El elemento que simboliza una voluntad cazadora es la jabalina, la estrella señala un anhelo de alquimia. Los dos signos coinciden en la misma dirección: búsqueda, deseo de presa, sed de alimento y de piedra filosofal. Hablando acerca de la estrella como símbolo de algo inalcanzable, Gianfranco Maraniello le pregunta a Zorio si se encomienda a arquetipos que sirvan como unidad de medida humana de lo incommensurable, y el artista responde: “Exactamente. Lo mismo vale también para la canoa, un instrumento de exploración que te lleva hasta donde no llegarías con tus propias fuerzas, un objeto con unas líneas esenciales que, en su forma ideal, es una jabalina cortada. Y esta es, a su vez, un instrumento que prolonga el cuerpo alcanzando aquello en lo que has puesto la mira; a la hora de ser lanzada se separa de ti, pero al mismo tiempo extiende tu posibilidad de agarrar las cosas”. Así es que la mayor parte de las estrellas que en varios formatos y presentaciones aparecen por el firmamento vertical del museo, se encuentran suspendidas por medio de jabalinas, o conformadas por lanzas metálicas. En la distancia acortada por Gilberto Zorio al casar dos símbolos, uno celeste y otro humano, comienza la historia del cazador que captura la estrella sin dañar su forma.

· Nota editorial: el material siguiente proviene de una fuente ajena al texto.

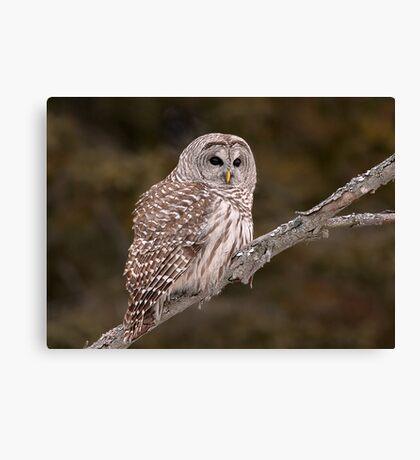 Barred Diagonally / Barred Owl Canvas Print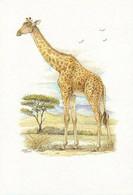 Art Print (25.5 X 17.5 Cm) - 1.238 - Giraffe, Giraffa Camelopardalis, Girafe, Giraffe - Unclassified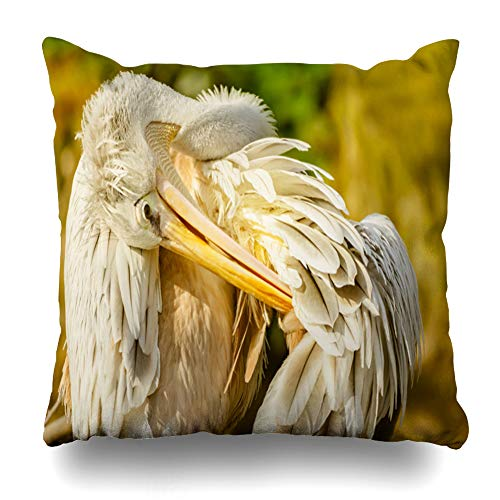 Ahawoso Throw Pillow Cover Pillowcase Square 16x16 Beak Close Profile Pelican Cleaning Feathers Animals Colourful Wildlife Beauty England Nature UK Decorative Cushion Case Home Decor Pillowslip (Best Feather Pillows Uk)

La “Stella di cristalo” (1977) se confunde con la sombra transparente proyectada en la pared. De aluminio y con luces estroboscópicas que apuntan a la pared, cuando “Stella Sparks” (2008) se apaga, es posible apreciar los granos de pintura fosforescente dibujados en el muro; el calor que desprenden las resistencias, provoca el retroceso de los espectadores hipermétropes, algunos tienden las manos hacia la línea de luz. “Stella Pirex” (2009) porta en sus extremos alambiques con fluoresceína y fósforo en ebullición que tiemblan cada veinte minutos, al tiempo que un silbido inunda la sala de repente. Zorio comenta el pavor que le producía el silbar creciente entre los árboles cuando era niño. “Canoa che avanza” (2007), también contiene un silbido, además de odres de piel de cerdo, una estructura de hierro y un compresor, interrumpido de vez en cuando por “La Internacional”.

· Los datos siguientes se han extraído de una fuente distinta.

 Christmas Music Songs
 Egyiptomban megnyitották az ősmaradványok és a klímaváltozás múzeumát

Caza, animales, alimento. Estrellas, reacciones químicas, sustancias que brillan en la oscuridad. Las obras de Gilberto Zorio, dispositivos transitorios tanto en su referencia a la caza como a la alquimia, están compuestas por elementos que se desplazan –canoas, lanzas metálicas-, o se consumen -corrosión de los metales, lenta erosión de las obras de arte-. El tiempo y el espacio que atraviesan son materiales visibles en sus obras. El ritmo de los trabajos de Zorio es el de los cambios de estado, cada obra es un sistema abierto que intercambia materia y energía con el exterior.
Los procesos químicos responden de manera visual al paso del tiempo; combinarlos en una probeta o en un recipiente de zinc, significa o representa el dominio del hombre sobre los elementos que en el mundo se encuentran en estado libre. “La química es la física de la complejidad de la materia” definía Jorge Wagensberg. Gilberto Zorio no piensa la química, y desde otro campo de conocimiento y diferente punto de vista, confiesa el placer que obtiene al degustar la mutación visual que le es propia: “Me entrego a ella, a sus transformaciones, a un material impermanente, al milagro que le pertenece”.

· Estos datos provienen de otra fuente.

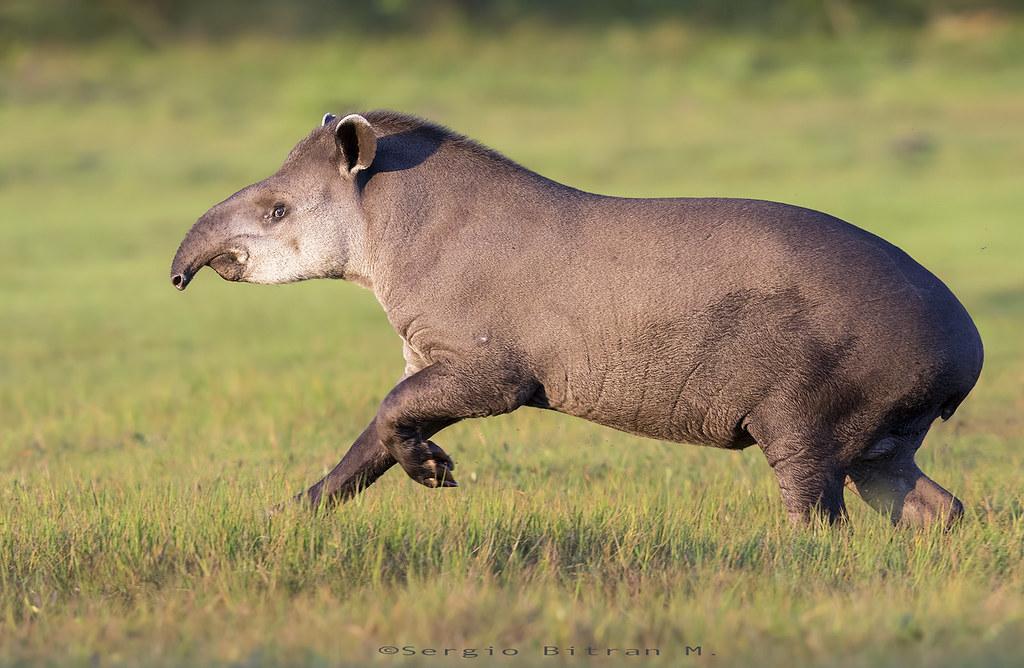 tapir  south american tapir  brazilian tapir  tapirus terr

En el s. XVII, Hennig Brand, alquimista a la búsqueda de la transmutación de los metales para fabricar oro (piedra filosofal inoxidable), recogió cierta cantidad de orina y la dejó reposar alrededor de dos semanas. Al hervirla quedó reducida a un residuo sólido, lo mezcló con arena y al calentar el combinado recogió el vapor que ascendía. Cuando el vapor se enfrió, se había formado un líquido sólido, blanco y cerúleo. Brillaba en la oscuridad y aquella sustancia recibió el nombre de portador de luz. Al lado del símbolo de la estrella, el fósforo es uno de los elementos más recurrentes en la obra de Zorio desde los años setenta, como él mismo dice: “para obtener el día y la noche”. También incorpora la luz negra  –ultravioleta-, utilizada en otros ámbitos para detectar firmas falsas, infecciones cutáneas o rastros orgánicos invisibles en condiciones de luz ambiental. Tanto si el calcio de nuestros huesos o el hierro de nuestra sangre hayan venido de allá arriba o de otro escenario, sus obras no tienen sombras o incógnitas por despejar. Representan los trofeos de un artista que persigue la transmutación de la obra de arte a la luz del día y la noche. (ABC, El Cultural)


domingo, 2 de mayo de 2010

Catalá-Roca. Limpiar la luz



“… se dirigió a la pared donde tenía colgada una fotografía suya, la cogió y la tiró al suelo. Me dijo: ¿Ves? Y si se rompe, se copia otra”. El comisario de la exposición recuerda estas palabras que el fotógrafo le dijo un día. La imagen no es tangible, como entendía Francesc Catalá-Roca (1922-1998), hasta el punto de reconocer que la posibilidad de multiplicar un negativo mil veces era el valor primero de la fotografía. Más allá de la reproductibilidad, cuando suena el clic del obturador, la imagen “ya está”. El resto es polvo, partículas sueltas de aquella matriz. Hablamos de ese polvo, de las fotografías impresas en papel, que no es lo mismo que hablar de la imagen que reproducen.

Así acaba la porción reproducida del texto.